▸ Work item A
In the text on UCAS applications, what is the deadline for applications to receive equal consideration?
▸ Work item B
Continue the text on UCAS applications from its final sentence.

▸ Text excerpt
■ ■ ■ ■ ■
Applications via UCAS

Most full-time and sandwich first degrees, extended degrees, DipHE and HND courses require that application is made through the Universities and Colleges Admissions Service (UCAS) Clearing House.

If you are at school or college, staff there will advise you on how to apply. If you are not at school or college, you can apply using the UCAS secure, web-based online application system ucasapply.

Applicants apply via UCAS apply wherever there is access to the internet, and full instructions and an online help facility is available. Application details can be checked and printed at any time, text for personal statements and references can be copied and pasted into applications from a word processing package, and applications can normally be processed by the relevant Clearing House within one working day once submitted. More details on apply can be found on the UCAS website at www.ucas.com.

  • The UCAS institution code for Northumbria University is NORTH N77

If you wish to defer your entry, you should ensure you indicate this in section 3i of the application form. Full details of application deadlines and the application fee can be found on the UCAS website. Please note, however, we are unable to consider applications for deferred entry to our Teacher Training, Nursing, Midwifery and Operating Department Practice programmes.

Application Deadlines

Equal consideration is given to all applications received at UCAS by 6.00pm on 15 January. Details of all UCAS deadlines can be found on the UCAS website www.ucas.com.

UCAS will accept applications up to 30 June, but we can only consider these if there are still vacancies in relevant subjects. You are advised to check with the University before applying for popular courses which may already be full. Candidates applying for any courses after early September must follow the UCAS Late Registration Procedure, and we will provide the appropriate form.

Decision Making Process

When we receive your application it will be forwarded to the Admissions Tutor who will consider your application in accordance with the University’s Admissions Policy.

Most subject areas do not require applicants to attend an interview as part of the selection procedure. However, if the standard procedure is to interview candidates, this is specified in the degree programme entrance requirements. Some courses, such as Health, Social Work and Teacher Training, require specific checks or requirements to be put in place during the normal selection process. These are detailed on the individual course details pages.

Fairness and Transparency

The University is committed to a system of admissions that ensures fairness, transparency and equal opportunities within the legal framework of the UK and best practice. All reasonable effort will be made to ensure that no prospective or existing student is unreasonably treated less favourably on the grounds of age, race, colour, nationality, ethnic origin, creed, disability, sexual orientation, gender, marital or parental/carer status, political belief or social or economic class, or any other type of discrimination.
■ ■ ■ ■ ■
▸ Information given
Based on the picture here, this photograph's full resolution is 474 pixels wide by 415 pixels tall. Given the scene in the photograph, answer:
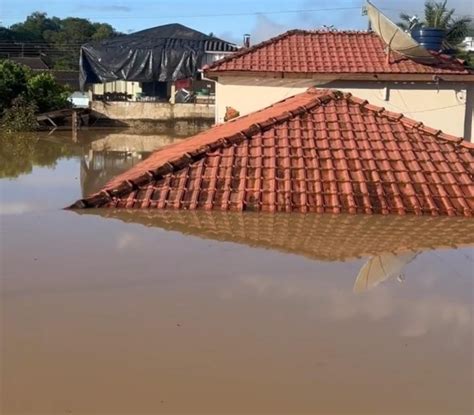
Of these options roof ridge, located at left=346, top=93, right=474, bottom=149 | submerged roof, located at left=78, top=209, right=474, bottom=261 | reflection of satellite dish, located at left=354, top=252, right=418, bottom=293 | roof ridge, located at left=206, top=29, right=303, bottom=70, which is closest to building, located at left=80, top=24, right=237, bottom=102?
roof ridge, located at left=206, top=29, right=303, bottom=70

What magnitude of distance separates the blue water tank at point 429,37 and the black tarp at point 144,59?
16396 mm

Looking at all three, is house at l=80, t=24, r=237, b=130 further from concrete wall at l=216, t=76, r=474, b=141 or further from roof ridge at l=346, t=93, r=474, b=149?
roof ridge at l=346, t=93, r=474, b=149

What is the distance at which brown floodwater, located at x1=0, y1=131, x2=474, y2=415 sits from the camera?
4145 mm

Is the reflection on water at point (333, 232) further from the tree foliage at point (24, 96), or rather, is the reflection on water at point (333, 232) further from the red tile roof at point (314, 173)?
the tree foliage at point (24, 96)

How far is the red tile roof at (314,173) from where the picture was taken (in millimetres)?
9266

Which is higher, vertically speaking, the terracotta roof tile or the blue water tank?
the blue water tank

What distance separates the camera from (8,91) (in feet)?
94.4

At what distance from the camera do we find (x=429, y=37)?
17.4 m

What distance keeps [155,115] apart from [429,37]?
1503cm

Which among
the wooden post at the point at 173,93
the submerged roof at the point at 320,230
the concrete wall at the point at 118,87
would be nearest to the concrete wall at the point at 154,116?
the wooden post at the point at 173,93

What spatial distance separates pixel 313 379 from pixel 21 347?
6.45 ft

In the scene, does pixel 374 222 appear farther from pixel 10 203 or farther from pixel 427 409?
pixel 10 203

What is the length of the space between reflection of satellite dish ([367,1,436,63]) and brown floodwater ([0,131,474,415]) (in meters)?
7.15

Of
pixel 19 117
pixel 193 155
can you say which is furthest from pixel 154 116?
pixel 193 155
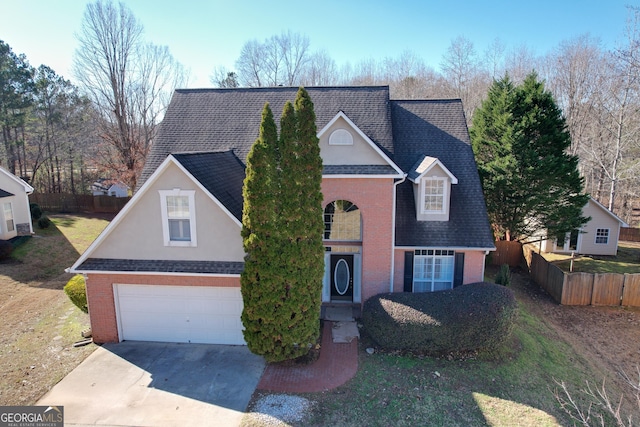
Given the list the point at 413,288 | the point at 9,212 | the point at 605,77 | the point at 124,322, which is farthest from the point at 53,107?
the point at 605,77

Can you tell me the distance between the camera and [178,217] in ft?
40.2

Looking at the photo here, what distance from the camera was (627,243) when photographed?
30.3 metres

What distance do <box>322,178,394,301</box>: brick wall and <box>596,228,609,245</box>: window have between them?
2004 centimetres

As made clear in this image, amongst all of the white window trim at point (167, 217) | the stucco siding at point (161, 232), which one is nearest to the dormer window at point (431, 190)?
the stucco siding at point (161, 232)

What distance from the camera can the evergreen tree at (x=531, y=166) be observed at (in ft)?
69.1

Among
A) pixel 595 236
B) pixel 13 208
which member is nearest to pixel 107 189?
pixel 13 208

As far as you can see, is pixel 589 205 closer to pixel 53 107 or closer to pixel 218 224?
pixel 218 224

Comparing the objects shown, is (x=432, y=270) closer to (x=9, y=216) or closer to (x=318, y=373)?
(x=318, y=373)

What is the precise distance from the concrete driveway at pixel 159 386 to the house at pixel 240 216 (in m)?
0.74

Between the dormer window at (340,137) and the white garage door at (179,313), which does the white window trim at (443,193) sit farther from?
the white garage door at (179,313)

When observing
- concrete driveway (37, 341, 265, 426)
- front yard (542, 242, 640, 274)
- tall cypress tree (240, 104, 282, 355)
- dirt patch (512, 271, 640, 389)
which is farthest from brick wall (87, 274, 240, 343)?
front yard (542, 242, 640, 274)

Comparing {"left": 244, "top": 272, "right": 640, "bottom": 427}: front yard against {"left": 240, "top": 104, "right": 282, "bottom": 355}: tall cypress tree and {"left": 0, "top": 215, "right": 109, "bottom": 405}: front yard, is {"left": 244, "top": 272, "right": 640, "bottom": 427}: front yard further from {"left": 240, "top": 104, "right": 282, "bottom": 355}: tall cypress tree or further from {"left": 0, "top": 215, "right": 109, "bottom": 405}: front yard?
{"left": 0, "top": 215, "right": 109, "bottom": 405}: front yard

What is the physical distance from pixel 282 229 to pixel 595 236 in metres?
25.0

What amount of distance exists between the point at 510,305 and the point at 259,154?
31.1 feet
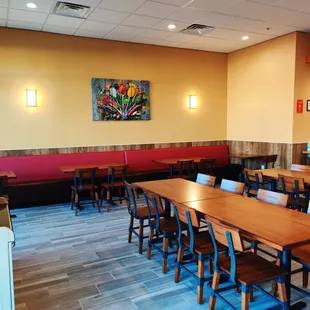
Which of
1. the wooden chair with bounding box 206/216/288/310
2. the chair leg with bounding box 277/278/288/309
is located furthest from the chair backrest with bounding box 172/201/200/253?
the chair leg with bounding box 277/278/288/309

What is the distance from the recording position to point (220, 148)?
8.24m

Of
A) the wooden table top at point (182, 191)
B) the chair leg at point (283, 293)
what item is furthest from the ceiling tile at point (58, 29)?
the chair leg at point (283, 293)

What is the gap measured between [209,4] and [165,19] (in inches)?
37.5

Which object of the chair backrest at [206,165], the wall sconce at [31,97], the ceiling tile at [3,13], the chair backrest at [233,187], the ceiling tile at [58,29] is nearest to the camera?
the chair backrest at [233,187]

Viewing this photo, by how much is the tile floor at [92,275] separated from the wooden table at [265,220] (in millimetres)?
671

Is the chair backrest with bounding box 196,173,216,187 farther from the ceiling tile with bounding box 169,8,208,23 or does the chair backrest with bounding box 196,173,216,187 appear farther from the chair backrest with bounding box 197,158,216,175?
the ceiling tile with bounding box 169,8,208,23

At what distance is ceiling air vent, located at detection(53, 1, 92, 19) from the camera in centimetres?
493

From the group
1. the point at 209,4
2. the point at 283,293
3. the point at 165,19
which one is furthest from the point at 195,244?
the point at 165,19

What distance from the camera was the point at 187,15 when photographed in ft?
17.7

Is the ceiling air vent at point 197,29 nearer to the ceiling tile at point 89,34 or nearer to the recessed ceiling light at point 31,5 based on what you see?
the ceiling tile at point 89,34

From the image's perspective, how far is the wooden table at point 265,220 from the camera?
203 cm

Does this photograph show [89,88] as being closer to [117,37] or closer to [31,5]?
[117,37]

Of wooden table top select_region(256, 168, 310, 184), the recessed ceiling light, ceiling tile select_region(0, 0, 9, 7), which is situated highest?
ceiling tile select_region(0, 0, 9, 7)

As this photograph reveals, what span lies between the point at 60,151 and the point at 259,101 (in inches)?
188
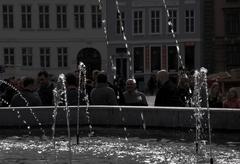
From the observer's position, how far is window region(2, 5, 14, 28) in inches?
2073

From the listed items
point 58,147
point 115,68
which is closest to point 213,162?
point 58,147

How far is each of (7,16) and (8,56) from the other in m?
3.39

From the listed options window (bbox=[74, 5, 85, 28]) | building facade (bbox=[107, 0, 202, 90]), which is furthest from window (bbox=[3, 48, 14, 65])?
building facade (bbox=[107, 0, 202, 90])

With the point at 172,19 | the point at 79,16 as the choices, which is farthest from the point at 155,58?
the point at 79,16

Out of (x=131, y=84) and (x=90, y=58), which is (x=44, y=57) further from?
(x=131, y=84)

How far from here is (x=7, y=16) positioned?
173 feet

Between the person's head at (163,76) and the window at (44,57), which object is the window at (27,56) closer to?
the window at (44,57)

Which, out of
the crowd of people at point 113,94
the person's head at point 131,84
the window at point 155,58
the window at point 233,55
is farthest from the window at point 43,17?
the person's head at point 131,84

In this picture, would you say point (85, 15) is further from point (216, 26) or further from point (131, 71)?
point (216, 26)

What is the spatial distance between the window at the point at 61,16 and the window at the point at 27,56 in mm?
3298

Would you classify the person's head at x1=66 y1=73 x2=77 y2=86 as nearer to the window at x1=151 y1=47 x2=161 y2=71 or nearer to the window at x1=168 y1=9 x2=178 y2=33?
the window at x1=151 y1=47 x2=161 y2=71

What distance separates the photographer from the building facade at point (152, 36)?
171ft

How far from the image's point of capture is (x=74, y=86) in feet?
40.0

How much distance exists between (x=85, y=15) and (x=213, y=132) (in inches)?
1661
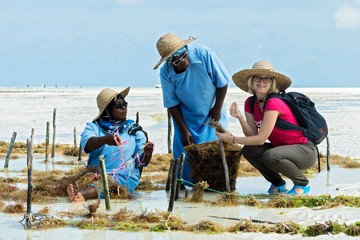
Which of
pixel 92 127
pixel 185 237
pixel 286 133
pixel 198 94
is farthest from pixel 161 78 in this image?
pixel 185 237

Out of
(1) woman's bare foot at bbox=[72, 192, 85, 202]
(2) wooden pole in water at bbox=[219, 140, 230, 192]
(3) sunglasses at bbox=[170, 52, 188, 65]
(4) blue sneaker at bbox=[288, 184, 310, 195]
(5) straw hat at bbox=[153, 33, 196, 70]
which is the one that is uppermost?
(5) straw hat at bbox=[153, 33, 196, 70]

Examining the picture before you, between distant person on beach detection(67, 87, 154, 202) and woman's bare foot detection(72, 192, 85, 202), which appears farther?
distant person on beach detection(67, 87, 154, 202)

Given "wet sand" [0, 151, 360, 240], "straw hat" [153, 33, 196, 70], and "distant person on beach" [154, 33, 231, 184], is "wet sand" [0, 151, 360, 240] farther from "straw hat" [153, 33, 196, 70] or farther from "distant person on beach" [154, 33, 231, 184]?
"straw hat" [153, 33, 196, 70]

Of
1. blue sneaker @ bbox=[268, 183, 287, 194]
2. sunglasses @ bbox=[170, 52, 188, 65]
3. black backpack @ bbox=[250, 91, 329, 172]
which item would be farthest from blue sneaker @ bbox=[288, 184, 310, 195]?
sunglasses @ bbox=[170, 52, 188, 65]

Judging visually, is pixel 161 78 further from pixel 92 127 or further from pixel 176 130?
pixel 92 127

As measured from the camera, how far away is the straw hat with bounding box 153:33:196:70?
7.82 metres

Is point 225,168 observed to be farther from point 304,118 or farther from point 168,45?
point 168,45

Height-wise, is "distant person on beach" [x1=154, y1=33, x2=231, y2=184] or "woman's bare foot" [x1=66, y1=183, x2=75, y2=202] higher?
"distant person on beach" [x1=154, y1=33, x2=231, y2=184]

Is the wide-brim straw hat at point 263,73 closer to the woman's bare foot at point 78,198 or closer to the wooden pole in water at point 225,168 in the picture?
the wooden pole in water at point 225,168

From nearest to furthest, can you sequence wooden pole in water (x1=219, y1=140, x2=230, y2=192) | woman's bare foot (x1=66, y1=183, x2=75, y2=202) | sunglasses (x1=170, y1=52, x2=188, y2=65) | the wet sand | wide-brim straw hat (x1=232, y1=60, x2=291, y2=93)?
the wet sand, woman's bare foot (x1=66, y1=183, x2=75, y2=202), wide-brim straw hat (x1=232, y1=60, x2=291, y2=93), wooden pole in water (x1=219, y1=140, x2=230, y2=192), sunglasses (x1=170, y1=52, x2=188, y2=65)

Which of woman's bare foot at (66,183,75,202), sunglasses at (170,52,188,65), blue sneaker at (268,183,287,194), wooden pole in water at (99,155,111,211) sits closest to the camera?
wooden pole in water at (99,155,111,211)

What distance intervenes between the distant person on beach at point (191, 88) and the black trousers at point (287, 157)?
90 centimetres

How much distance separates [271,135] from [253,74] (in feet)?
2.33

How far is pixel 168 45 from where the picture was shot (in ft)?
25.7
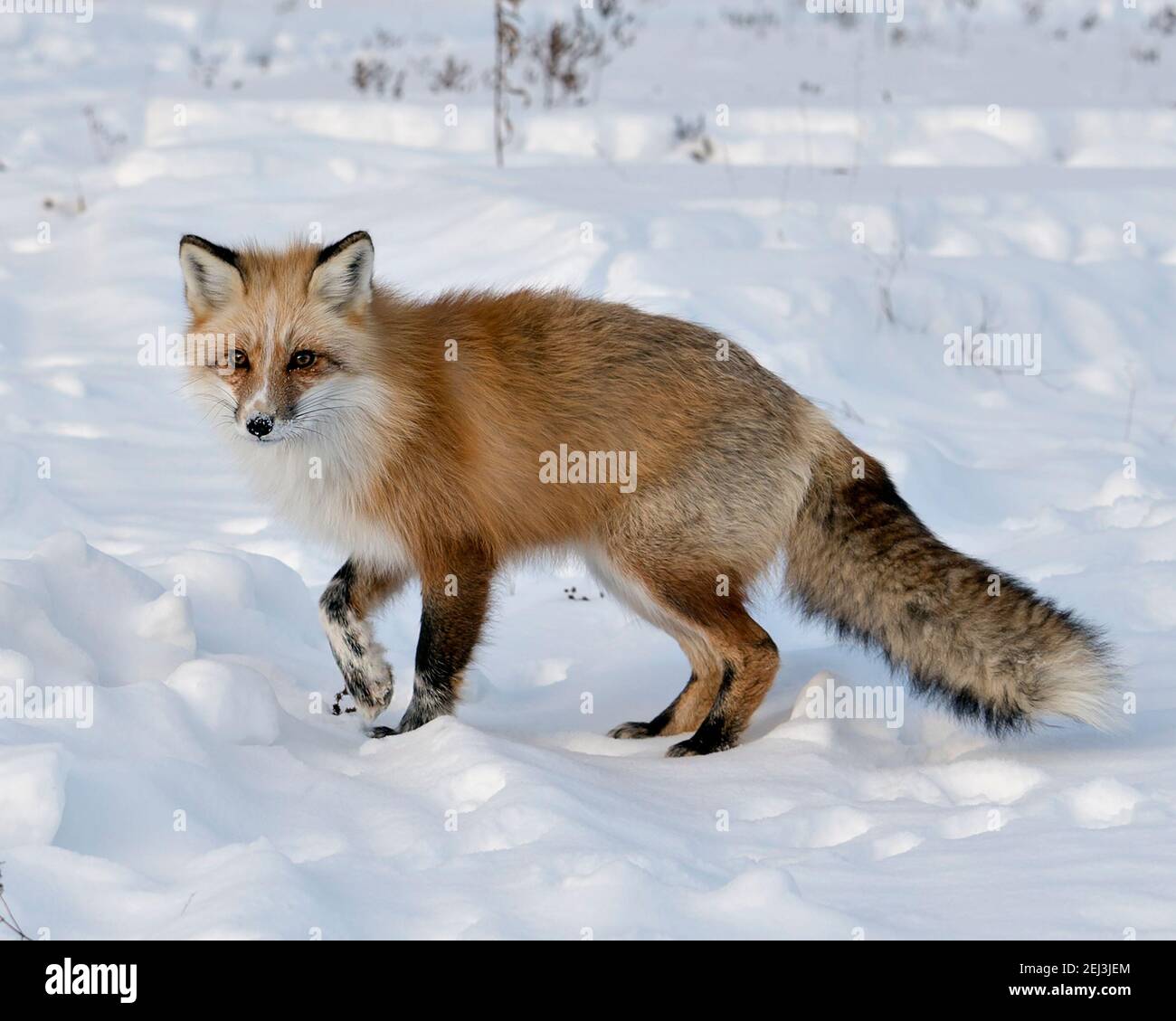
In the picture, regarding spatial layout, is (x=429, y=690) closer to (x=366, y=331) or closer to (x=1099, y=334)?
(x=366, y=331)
■ ■ ■ ■ ■
▸ Answer A
6.00pm on 15 January.

▸ Answer B
What Happens Next

You will receive one of the following from UCAS or our Admissions Office:

  • Conditional offer which depends on you achieving certain grades from forthcoming examinations, completing relevant checks, or other requirements prior to entry. You may be asked to send us a copy of your certificates/qualifications once these have been received to enable us to confirm your offer. Not all examination results are sent to Universities via UCAS.
  • Unconditional offer if you have already satisfied entry requirements.
  • Reject your application.

Tuition Fee Assessment

Tuition fees are set at different levels for Home/EU and International Students. Before you begin your course the University must establish your tuition fee status. In many cases, the University will be able to make this assessment without requiring any additional information.

Guidance can be found on the UK Council for International Student Affairs (UKCISA) website www.ukcisa.org.uk to help you understand how Higher Education Institutions (HEI’s) make an assessment on your fee status.

Selection Process

Interviews

Applicants who may not have the standard entry qualifications are welcome to apply and may be interviewed. Some courses will interview as part of the selection process. This applies particularly to courses in art and design, teaching and health.

Health Screening

Applicants for Nursing, Midwifery, Physiotherapy, Occupational Therapy, Primary (Early Years) and Social Work will be required to complete a health questionnaire, and you may be required to attend a doctor or nurse assessment at the University Health Centre.

Prior to beginning your programme, all applicants to Nursing, Midwifery, Physiotherapy and Occupational Therapy are advised to start a course of Hepatitis B vaccinations, available from your own GP. In addition, Midwifery applicants must provide evidence before they commence training that they are immune to Hepatitis B or have Hepatitis B non-carried status.

Applicants to these courses who have had contact with MRSA in the previous 6 months may be asked to provide evidence that they are not colonised by submitting negative swabs results prior to commencement of training. Alternatively, you may be screened on commencement of the programme.

All applicants will receive vaccination screening at the University Health Centre on commencement of their programme.

Disclosure of Criminal Background

To help the University reduce the risk of harm or injury to any member of its community caused by the criminal behaviour of other students, it must know about any relevant criminal convictions an applicant has.

Relevant criminal convictions are only those convictions for offences against the person, whether of a violent or sexual nature, and convictions for offences involving unlawfully supplying controlled drugs or substances where the conviction concerns commercial drug dealing or trafficking. Convictions that are spent (as defined by the Rehabilitation of Offenders Act 1974) are not considered to be relevant and you should not reveal them - unless you are applying for one of the courses outlined within the following paragraph.

If you are applying for courses in teaching, health, social work and courses involving work with children or vulnerable adults, you must complete the section of your UCAS application form entitled ‘Criminal Convictions’. You must disclose anycriminal convictions, including spent sentences and cautions (including verbal cautions) and bindover orders. Further information on how to complete this section is available from the UCAS booklet ‘How to Apply’. For these courses, applicants are required to undergo police clearance for entry and will need to complete a Disclosure and Barring Service (DBS) enhanced disclosure form.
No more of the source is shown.